What is the best approach to pull “Delta” data int

2019-06-14 12:36发布

问题:

What is the best approach to load only the Delta into the analytics DB from a highly transactional DB?

Note: We have a highly transactional system and we are building an analytic database out of it. At present, we are wiping off all the fact and dimension tables from the analytics DB and loading the entire "processed" data at midnight. Problem with this approach is that, we are loading the same data again and again every time along with the few new data that got added/updated on that particular day. We need to load the "Delta" alone (rows which are inserted newly & the old rows which got updated). Any efficient way to do this?

回答1:

It is difficult to tell something without knowing the details e.g. the database schema, the database engine... However the most natural approach for me is to use timestamps. This solution assumes that entities (single record in a table, or group of related records) that are loaded/migrated from a transactional DB into an analytic one have a timestamp.

This timestamp says when given entity was created or updated the last time. While loading/migrating data you should take into account only these entities for each the timestamp > the date of the last migration. This approach has this advantage that is quite simple and does not require any specific tool. The question is if you already have timestamps in your DB.

Another approach might be to utilize some kind of change tracking mechanism. For example MMSQL server has something like that (see this article). However, I have to admit that I've never used it so I'm not sure if it is suitable in this case. If your database doesn't support change tracking, you can try to create it on your own based on triggers, but in general it is not easy thing to do.



回答2:

We need to load the "Delta" alone (rows which are inserted newly & the old rows which got updated). Any efficient way to do this?

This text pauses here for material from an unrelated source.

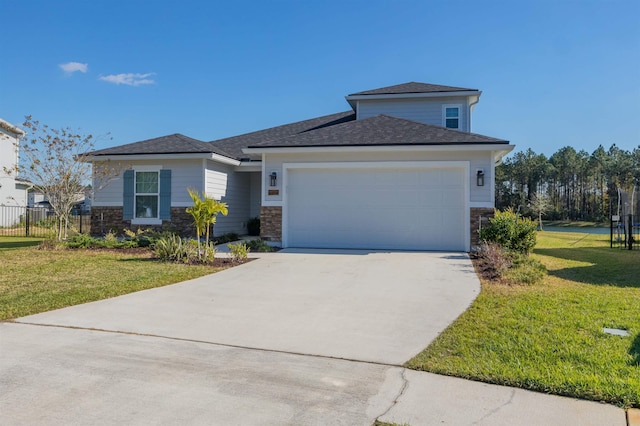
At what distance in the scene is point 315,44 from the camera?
51.8 ft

You forgot rows that got deleted. And that is the crux of the problem. Having a updated_at field on every table and polling for rows with updated_at > @last_poll_time works, more or less, but polling like this does not give you a transaction ally consistent image because each table is polled at a different moment. Tracking deleted rows induces complications at app/data model layer, as rows have to be either logically deleted (is_deleted) or moved to an archive table (for each table!).

Another solution is to write triggers in the database, attach a trigger to each table, and have the trigger write into table_history the changes that occurred. Again, for each table. These solutions are notoriously difficult to maintain long term in presence of schema changes (columns added, modified, tables dropped etc etc)

But there are database specific solution that can help. For instance SQL Server has Change Tracking and Change Data Capture. These can be leveraged to build an ETL pipeline that maintains an analytical data warehouse. Database schema changes are still a pain, though.

There is no silver bullet, no pixie dust.